WORK TO DO:
[a] In the 30-gallon tank thread, state what JokerBoyX put in the tank after taking out the black gravel.
[b] Continue the 30-gallon tank thread with the text that follows its last post.

DOCUMENT PASSAGE:
────────

# My 30 Gallon



## JokerBoyX (Mar 31, 2009)

Still a work in progress. I want to get some live plants in there and a background. Suggestions welcome.


----------



## JokerBoyX (Mar 31, 2009)

So I just couldnt stand the way it was looking so I totally tore it down, took out the black gravel and put some sand in there with just a few plants. Adding more plants this weekend. still really cloudy but a huge improvement I think.


----------



## aunt kymmie (Jun 2, 2008)

I think it looks nice. It'll look better once the water clears. Adding a background is going to improve the looks of the tank dramatically. I thought the black substrate looked good too. Either way it's nice.


----------



## jadedragen (Dec 12, 2008)

looks much better the second time around, post a pic when the water clears completely


----------



## adiumroot (Apr 13, 2009)

It will really look better once you add more plants. And with more plants comes more hiding spaces, meaning that your livebearer fish are going to be able to reproduce more successfuly, since the fry can have more places to hide and not get eaten.

Good luck and have fun!


----------



## KyogaFlameback (Apr 15, 2009)

*Background*

A back ground will make it look great. I just got a hard foam background from www.livefishdirect.com and it really looks good. Added a lot of depth to my tank.




adiumroot said:


> It will really look better once you add more plants. And with more plants comes more hiding spaces, meaning that your livebearer fish are going to be able to reproduce more successfuly, since the fry can have more places to hide and not get eaten.
> 
> Good luck and have fun!

────────

EXTRACTED ENTRIES:
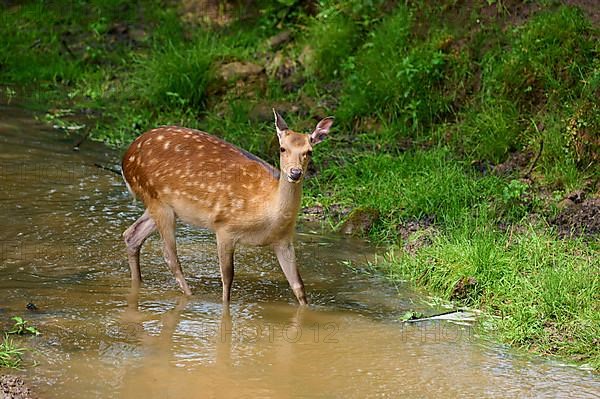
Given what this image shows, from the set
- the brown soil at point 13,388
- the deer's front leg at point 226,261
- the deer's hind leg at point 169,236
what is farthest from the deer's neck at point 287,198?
the brown soil at point 13,388

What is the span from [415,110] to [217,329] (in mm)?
4686

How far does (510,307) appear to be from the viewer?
7184mm

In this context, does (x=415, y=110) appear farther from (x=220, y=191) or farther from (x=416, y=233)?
(x=220, y=191)

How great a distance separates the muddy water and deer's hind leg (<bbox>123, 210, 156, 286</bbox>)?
0.11 meters

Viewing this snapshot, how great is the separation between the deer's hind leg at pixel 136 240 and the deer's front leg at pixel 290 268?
0.99 m

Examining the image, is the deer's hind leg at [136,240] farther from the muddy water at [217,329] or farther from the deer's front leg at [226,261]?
the deer's front leg at [226,261]

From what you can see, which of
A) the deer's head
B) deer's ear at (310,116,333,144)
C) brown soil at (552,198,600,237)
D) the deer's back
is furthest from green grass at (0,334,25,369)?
brown soil at (552,198,600,237)

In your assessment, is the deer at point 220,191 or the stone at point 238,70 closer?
the deer at point 220,191

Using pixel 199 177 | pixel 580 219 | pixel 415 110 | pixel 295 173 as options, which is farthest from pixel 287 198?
pixel 415 110

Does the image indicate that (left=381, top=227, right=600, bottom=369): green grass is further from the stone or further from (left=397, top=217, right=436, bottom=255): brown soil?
the stone

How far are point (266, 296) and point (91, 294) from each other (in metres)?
1.16

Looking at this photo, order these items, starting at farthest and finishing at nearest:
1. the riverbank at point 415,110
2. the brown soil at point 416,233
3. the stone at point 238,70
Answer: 1. the stone at point 238,70
2. the brown soil at point 416,233
3. the riverbank at point 415,110

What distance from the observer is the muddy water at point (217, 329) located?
19.9 ft

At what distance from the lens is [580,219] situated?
890 centimetres
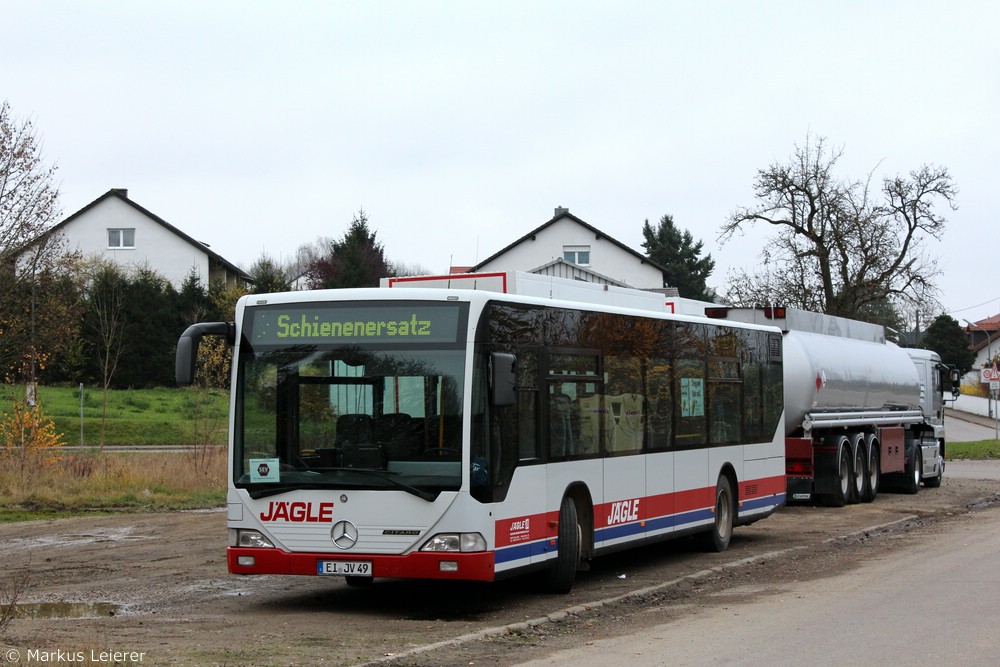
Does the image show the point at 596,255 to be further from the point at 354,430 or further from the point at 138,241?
the point at 354,430

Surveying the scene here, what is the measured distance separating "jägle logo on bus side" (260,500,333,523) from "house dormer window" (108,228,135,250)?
195ft

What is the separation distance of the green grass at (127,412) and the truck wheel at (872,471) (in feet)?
48.6

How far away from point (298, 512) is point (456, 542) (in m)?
1.45

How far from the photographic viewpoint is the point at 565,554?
1214cm

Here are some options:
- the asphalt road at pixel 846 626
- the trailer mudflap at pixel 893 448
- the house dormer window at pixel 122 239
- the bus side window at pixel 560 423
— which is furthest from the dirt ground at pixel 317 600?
the house dormer window at pixel 122 239

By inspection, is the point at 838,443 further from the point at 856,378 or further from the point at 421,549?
the point at 421,549

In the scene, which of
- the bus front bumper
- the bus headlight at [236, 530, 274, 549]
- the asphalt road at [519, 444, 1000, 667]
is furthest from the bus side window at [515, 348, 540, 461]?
the bus headlight at [236, 530, 274, 549]

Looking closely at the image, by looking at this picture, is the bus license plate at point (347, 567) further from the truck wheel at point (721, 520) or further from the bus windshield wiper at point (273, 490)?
the truck wheel at point (721, 520)

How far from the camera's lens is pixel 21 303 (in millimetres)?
24297

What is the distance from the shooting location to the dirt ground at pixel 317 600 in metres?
9.06

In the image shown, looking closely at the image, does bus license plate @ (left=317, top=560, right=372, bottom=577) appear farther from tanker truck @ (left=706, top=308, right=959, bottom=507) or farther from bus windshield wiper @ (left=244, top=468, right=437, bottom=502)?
tanker truck @ (left=706, top=308, right=959, bottom=507)

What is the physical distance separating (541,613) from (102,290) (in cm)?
4125

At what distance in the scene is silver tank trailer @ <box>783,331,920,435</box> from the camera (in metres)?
21.8

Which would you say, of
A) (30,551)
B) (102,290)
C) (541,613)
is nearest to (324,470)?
(541,613)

────────

RESPONSES PER TASK:
[a] Sand, along with a few plants.

[b]
----------



## Pasfur (Mar 29, 2008)

Long term concern... those rocks can be a nutrient trap laying directly on the substrate. Be sure to pick them up when you do your gravel vacs to ensure waste and food does not become trapped. An even better suggestion would be to open up the rock work a bit to allow for water flow under and around the rocks. This would help tremendously in preventing excessive algae outbreaks.


----------



## JokerBoyX (Mar 31, 2009)

Well here it is the next day all the cloudy water is gone! Love those aquaclear filters. background and more plants soon to come.


----------



## JokerBoyX (Mar 31, 2009)

background added. let me know your thoughts


----------



## adiumroot (Apr 13, 2009)

It looks much better! Nice job and I hope everything goes well.
I hope the plants are coming soon since the livebearers could be giving birth any time soon. I'm quite excited about that. Hehe. My mollies could be giving birth soon too!

And just like Pasfur said, don't forget to clean under those rocks!


----------



## JokerBoyX (Mar 31, 2009)

Plants added!!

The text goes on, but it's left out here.